**Exercise prompt**
Given the material below, return only the lines starting at the line with "Female Black-headed Grosbeak" and ending at the line with "Hemerocallis 'Over Heated'", exactly as they appear.

**Data to process**
------------

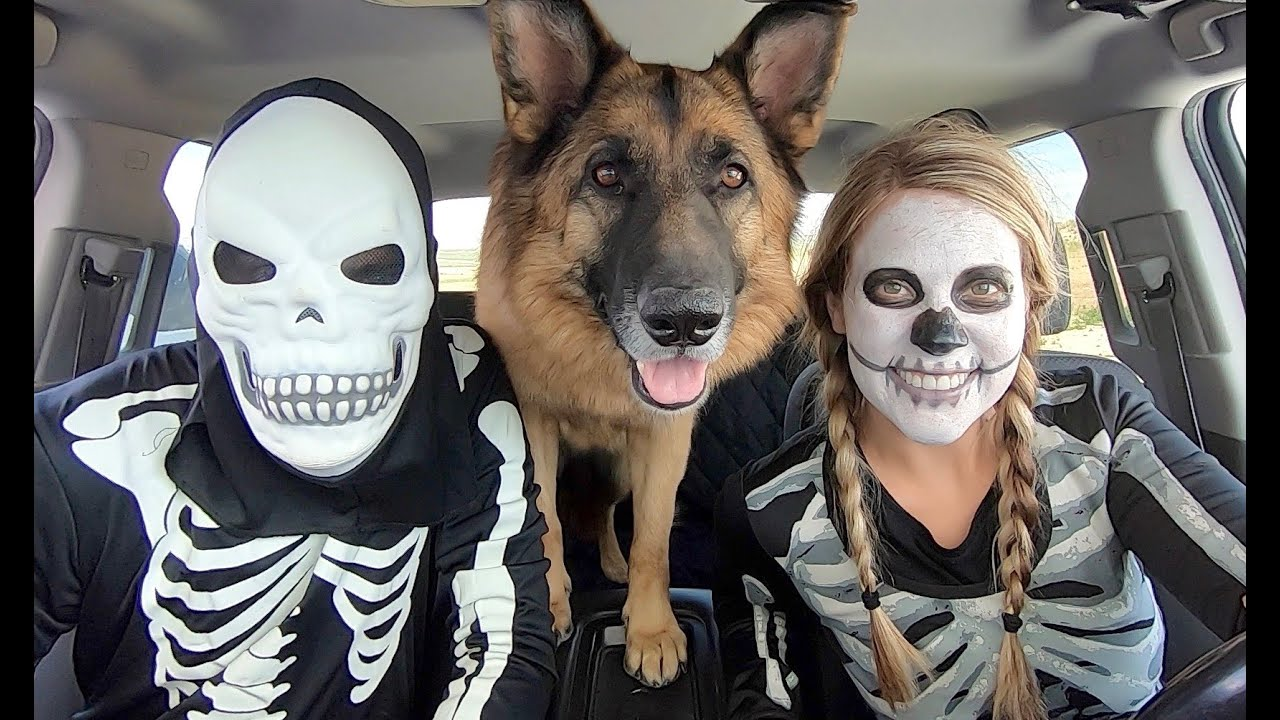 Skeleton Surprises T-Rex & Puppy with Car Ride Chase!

------------

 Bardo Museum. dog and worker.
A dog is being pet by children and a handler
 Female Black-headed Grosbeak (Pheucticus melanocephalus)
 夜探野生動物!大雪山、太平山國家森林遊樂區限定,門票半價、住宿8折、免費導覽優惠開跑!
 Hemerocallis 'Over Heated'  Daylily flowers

------------

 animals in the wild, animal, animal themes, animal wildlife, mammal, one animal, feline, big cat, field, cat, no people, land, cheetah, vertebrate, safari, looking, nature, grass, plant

------------

**The answer**
 Female Black-headed Grosbeak (Pheucticus melanocephalus)
 夜探野生動物!大雪山、太平山國家森林遊樂區限定,門票半價、住宿8折、免費導覽優惠開跑!
 Hemerocallis 'Over Heated'  Daylily flowers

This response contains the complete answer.